_Kurze Aufgabe 1_
Schreiben Sie aus dem Text über das Computerspiel DayZ alles von „Zwischen drei Männern“ bis hinunter zu „der Lauer lagen.“ wortgetreu ab.

******

Computerspiel DayZ: Die wahren Zombies sind die Spieler

In DayZ gilt es, nach der Zombie-Apokalypse lange durchzuhalten. Schwierig machen das Mitspieler, die nicht nur schießen – sondern auch foltern.

Foltern gehört zum Alltag bei DayZ. Screenshot: http://www.youtube.com/channel/UC1ieoHqKW-yYgDhLHIcx28w

Zwischen drei Männern mit Gasmasken, Macheten und Tarnklamotten kniet ein Gefangener am Boden. Er war auf der Suche nach Trinkwasser in dieses verlassene Dorf gekommen und wurde von den anderen überwältigt, die zwischen den verfallenen Backsteinhäusern in einem verwilderten Garten auf der Lauer lagen.

Sie haben ihm Handschellen angelegt und die Beine gebrochen. Für ihn ist das Spiel gleich vorbei. „Who's your daddy?“, fragt ein Geiselnehmer und kichert ins Mikro, als hätte er versehentlich einen guten Witz gemacht. Er klingt schwer nach Stimmbruch, hat einen deutschen Akzent und spielt sein Folterprogramm routiniert ab. Das heißt: Klamotten ausziehen und gehorchen. „Schrei lauter, sonst knall ich dich ab", befielt er. Zehn Minuten später stirbt die Geisel dann auch ohne Kugel, weil ihr jemand eine Flasche Desinfektionsmittel in den Hals gegossen hat.

******

_Kurze Aufgabe 2_
Wandeln Sie die Zeilen des Datensatzes von der Zeile mit „What is the distance of (93,159)“ bis hinunter zum Ende des Datensatzes, beide Enden eingeschlossen, in eine Markdown-Tabelle mit den Spalten „Nummer“ und „Zeile“ um. Leerzeilen werden dabei weggelassen.

Zeilen aus einem Datensatz zum räumlichen Denken:
******

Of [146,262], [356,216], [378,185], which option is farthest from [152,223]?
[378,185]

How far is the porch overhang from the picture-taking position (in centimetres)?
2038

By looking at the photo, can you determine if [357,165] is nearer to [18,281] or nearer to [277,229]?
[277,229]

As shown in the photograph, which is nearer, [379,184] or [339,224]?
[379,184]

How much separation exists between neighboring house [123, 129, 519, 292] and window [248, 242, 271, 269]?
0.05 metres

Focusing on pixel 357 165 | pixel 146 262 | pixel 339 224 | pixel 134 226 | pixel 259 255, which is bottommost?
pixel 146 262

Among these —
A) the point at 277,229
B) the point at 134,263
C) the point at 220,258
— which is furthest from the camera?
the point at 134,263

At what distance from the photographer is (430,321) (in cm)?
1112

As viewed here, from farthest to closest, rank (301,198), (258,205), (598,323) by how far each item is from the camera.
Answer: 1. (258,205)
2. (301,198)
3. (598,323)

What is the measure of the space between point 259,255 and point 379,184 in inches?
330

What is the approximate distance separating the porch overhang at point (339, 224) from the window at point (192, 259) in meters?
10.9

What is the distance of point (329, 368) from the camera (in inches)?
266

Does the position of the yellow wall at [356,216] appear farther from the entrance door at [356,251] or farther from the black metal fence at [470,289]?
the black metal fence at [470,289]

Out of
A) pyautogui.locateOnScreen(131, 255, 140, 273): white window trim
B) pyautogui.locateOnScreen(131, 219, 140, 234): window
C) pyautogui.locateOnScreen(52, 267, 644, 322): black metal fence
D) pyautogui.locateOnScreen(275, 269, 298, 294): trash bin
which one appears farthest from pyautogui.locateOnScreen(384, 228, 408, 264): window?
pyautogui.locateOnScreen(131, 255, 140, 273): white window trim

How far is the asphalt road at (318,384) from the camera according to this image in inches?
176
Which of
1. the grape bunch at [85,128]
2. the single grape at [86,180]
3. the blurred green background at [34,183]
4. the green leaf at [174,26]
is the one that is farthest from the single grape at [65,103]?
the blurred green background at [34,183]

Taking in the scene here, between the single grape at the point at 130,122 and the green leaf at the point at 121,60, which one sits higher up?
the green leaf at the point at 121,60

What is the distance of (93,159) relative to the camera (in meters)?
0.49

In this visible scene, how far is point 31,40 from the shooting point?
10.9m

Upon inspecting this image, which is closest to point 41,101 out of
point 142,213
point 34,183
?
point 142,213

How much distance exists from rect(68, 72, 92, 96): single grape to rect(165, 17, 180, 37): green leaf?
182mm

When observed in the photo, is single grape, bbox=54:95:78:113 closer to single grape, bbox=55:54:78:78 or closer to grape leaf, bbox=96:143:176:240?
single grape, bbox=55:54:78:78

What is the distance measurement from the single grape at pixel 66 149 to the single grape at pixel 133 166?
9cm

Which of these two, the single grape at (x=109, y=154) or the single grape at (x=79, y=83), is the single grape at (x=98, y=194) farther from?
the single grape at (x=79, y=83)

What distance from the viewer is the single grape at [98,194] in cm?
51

******

_Endergebnis 1_
Zwischen drei Männern mit Gasmasken, Macheten und Tarnklamotten kniet ein Gefangener am Boden. Er war auf der Suche nach Trinkwasser in dieses verlassene Dorf gekommen und wurde von den anderen überwältigt, die zwischen den verfallenen Backsteinhäusern in einem verwilderten Garten auf der Lauer lagen.

_Endergebnis 2_
| Nummer | Zeile |
|---|---|
| 1 | What is the distance of (93,159) relative to the camera (in meters)? |
| 2 | 0.49 |
| 3 | In this visible scene, how far is point 31,40 from the shooting point? |
| 4 | 10.9m |
| 5 | Upon inspecting this image, which is closest to point 41,101 out of |
| 6 | point 142,213 |
| 7 | point 34,183 |
| 8 | ? |
| 9 | point 142,213 |
| 10 | How much distance exists from rect(68, 72, 92, 96): single grape to rect(165, 17, 180, 37): green leaf? |
| 11 | 182mm |
| 12 | When observed in the photo, is single grape, bbox=54:95:78:113 closer to single grape, bbox=55:54:78:78 or closer to grape leaf, bbox=96:143:176:240? |
| 13 | single grape, bbox=55:54:78:78 |
| 14 | What is the distance measurement from the single grape at pixel 66 149 to the single grape at pixel 133 166? |
| 15 | 9cm |
| 16 | Which of these two, the single grape at (x=109, y=154) or the single grape at (x=79, y=83), is the single grape at (x=98, y=194) farther from? |
| 17 | the single grape at (x=79, y=83) |
| 18 | What distance from the viewer is the single grape at [98,194] in cm? |
| 19 | 51 |